# [Material]
# # # #

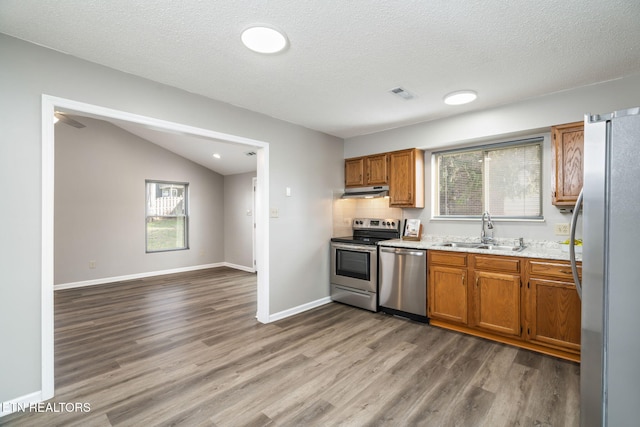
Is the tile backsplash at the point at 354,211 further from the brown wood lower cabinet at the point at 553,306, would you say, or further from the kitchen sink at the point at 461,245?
the brown wood lower cabinet at the point at 553,306

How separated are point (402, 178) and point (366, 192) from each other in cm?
59

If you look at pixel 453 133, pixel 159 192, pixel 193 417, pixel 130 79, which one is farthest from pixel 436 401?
pixel 159 192

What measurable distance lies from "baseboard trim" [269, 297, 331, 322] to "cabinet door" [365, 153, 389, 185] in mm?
1846

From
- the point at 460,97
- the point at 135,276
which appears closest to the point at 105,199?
the point at 135,276

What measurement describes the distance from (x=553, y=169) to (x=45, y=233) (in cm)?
439

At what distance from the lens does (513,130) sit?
311 cm

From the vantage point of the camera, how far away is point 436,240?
12.8 ft

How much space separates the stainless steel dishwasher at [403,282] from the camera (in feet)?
11.3

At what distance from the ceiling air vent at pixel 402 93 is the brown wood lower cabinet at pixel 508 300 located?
1.72m

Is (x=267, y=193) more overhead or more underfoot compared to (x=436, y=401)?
more overhead

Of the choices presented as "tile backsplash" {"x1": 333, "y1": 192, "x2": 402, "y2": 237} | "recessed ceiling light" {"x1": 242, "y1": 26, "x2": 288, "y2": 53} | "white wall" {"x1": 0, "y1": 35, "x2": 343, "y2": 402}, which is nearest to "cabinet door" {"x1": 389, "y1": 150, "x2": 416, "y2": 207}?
"tile backsplash" {"x1": 333, "y1": 192, "x2": 402, "y2": 237}

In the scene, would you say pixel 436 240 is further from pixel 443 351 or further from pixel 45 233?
pixel 45 233

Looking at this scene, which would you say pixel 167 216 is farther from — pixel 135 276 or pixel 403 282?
pixel 403 282

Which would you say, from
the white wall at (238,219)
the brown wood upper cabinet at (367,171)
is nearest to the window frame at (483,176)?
the brown wood upper cabinet at (367,171)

# # # #

# [What you are asked to do]
Please write out the listing again, renaming "stainless steel dishwasher" to "dishwasher" and leaving everything else unchanged. Leave the pictures out.

# [Exercise response]
Is the tile backsplash at the point at 354,211 further from the brown wood lower cabinet at the point at 553,306, would you say, or further from the kitchen sink at the point at 461,245?
the brown wood lower cabinet at the point at 553,306

How separated are point (402, 178) and point (366, 192) from each other in cm?
59

If you look at pixel 453 133, pixel 159 192, pixel 193 417, pixel 130 79, which one is farthest from pixel 436 401?
pixel 159 192

What measurable distance lies from "baseboard trim" [269, 297, 331, 322] to "cabinet door" [365, 153, 389, 185] in mm?
1846

From
- the point at 460,97
- the point at 135,276
which appears closest to the point at 105,199?
the point at 135,276

What measurement describes the distance from (x=553, y=169) to (x=45, y=233) (in cm)?
439

At what distance from the lens does (513,130) sit?
311 cm

From the vantage point of the camera, how far away is point 436,240?
12.8 ft

How much space separates the dishwasher at [403,282] from the camera (in feet)?
11.3

At what distance from the ceiling air vent at pixel 402 93 is the brown wood lower cabinet at pixel 508 300 located?
1.72m

Is (x=267, y=193) more overhead or more underfoot compared to (x=436, y=401)?
more overhead

Of the choices presented as "tile backsplash" {"x1": 333, "y1": 192, "x2": 402, "y2": 237} | "recessed ceiling light" {"x1": 242, "y1": 26, "x2": 288, "y2": 53} | "white wall" {"x1": 0, "y1": 35, "x2": 343, "y2": 402}, which is nearest to "cabinet door" {"x1": 389, "y1": 150, "x2": 416, "y2": 207}?
"tile backsplash" {"x1": 333, "y1": 192, "x2": 402, "y2": 237}

In the scene, would you say pixel 436 240 is further from pixel 443 351 or further from pixel 45 233?
pixel 45 233

Looking at this scene, which would you say pixel 167 216 is farther from — pixel 135 276 or pixel 403 282?
pixel 403 282

Which would you say, from
the white wall at (238,219)
the brown wood upper cabinet at (367,171)
is nearest to the window frame at (483,176)?
the brown wood upper cabinet at (367,171)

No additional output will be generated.